LAWS(ALL)-1954-1-25

RASOOL Vs. RAMZAN ALI

Decided On January 04, 1954
RASOOL Appellant
V/S
RAMZAN ALI Respondents

JUDGEMENT

(1.) THIS is a defendant's second appeal arising out of a suit brought by the plaintiff for a mandatory injunction to require the defendant to close up a window opened by him in one of his rooms built on the upper storey on the ground that it overlooked the court-yard of the plaintiff's house and invaded the privacy of the occupants of the house.

(2.) THE defence in the case was that the window in the new room was at the place where one existed in the tiled apartment which stood at the place where the new room was built. The trial court came to the conclusion that the new window had been opened at the place where the old one existed in the tiled apartment. The Court, therefore, dismissed the suit. The plaintiff then went up in appeal and the learned Civil Judge of Barabanki who heard the appeal reversed the finding of the trial Court and decreed the plaintiff's claim for the closure of the window. The defendant has now come up in second appeal.

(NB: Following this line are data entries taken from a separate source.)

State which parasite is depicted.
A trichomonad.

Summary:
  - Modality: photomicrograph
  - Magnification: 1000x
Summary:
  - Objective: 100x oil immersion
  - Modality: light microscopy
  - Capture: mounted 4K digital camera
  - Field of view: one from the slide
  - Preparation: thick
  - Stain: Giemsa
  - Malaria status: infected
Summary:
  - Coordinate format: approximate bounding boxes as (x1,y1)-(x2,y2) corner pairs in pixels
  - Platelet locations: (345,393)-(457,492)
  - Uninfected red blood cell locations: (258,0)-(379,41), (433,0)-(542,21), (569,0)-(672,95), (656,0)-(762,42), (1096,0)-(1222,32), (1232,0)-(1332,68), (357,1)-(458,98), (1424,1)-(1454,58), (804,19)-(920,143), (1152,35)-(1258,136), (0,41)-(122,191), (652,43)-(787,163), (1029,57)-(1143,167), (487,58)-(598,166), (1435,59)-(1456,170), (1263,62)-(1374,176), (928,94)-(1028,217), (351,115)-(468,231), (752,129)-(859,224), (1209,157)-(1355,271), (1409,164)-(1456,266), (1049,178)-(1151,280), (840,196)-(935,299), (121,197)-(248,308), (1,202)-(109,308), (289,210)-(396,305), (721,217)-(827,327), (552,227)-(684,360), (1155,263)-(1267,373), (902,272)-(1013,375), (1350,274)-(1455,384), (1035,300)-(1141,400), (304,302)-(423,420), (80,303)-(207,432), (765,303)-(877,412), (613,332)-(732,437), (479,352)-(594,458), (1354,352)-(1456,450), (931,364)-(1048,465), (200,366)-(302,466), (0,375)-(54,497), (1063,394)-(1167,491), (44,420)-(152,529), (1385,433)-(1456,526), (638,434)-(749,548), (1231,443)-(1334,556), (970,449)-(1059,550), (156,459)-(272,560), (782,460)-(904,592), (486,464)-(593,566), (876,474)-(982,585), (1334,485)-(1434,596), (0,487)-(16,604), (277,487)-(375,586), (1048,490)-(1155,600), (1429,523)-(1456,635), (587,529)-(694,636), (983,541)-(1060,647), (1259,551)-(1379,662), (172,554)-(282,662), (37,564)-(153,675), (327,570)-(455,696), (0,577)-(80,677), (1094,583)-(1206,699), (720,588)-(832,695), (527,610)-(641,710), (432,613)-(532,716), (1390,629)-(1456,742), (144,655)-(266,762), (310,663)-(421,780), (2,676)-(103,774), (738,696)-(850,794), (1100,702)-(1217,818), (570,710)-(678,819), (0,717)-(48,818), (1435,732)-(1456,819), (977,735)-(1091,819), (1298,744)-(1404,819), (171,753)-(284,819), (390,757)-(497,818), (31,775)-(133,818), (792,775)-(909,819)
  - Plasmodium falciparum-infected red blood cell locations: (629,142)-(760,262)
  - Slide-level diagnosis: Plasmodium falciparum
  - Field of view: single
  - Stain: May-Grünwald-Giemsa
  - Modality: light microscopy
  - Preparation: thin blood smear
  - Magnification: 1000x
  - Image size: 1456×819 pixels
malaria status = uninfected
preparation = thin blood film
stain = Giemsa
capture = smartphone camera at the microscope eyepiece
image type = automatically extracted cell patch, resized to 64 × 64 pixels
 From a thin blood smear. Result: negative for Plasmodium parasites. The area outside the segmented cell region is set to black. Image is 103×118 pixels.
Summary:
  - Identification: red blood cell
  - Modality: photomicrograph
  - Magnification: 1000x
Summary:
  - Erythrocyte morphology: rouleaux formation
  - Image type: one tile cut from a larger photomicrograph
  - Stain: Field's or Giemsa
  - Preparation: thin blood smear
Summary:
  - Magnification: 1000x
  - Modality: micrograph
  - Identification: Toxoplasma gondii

(3.) THE question as to whether an old window existed at the place where the new window has been opened is concluded by a finding of the lower appellate Court as it is a question of fact. The learned Counsel for the appellant has, however, argued that the defendant had an absolute right to the enjoyment of air and light and as such he could not be restrained from having an opening in the shape of a window in the wall of his new room. The right of privacy is recognised in this province for a very long time and has been the subject of judicial pronouncements in various cases. The leading case, -- 'gokal Prasad v. Radho', 10 All 358 (A), has been followed in various other cases and in the latest pronouncement of this Court, in -- 'nihal Chand v. Mt. Bhagwan Dei', AIR 1935 All 1002 (B), the earlier cases have all been reviewed and referred to. It has been held in this reported case that the custom of a right of privacy is of general prevalence and is commonly recognised and it is open to a Court to take judicial notice of such a custom in this province under Section 57 of the Evi-I dence Act. In view of these decisions it is not open to the appellant to successfully raise the plea that no right of privacy, such as was claimed by the plaintiff in this case, existed.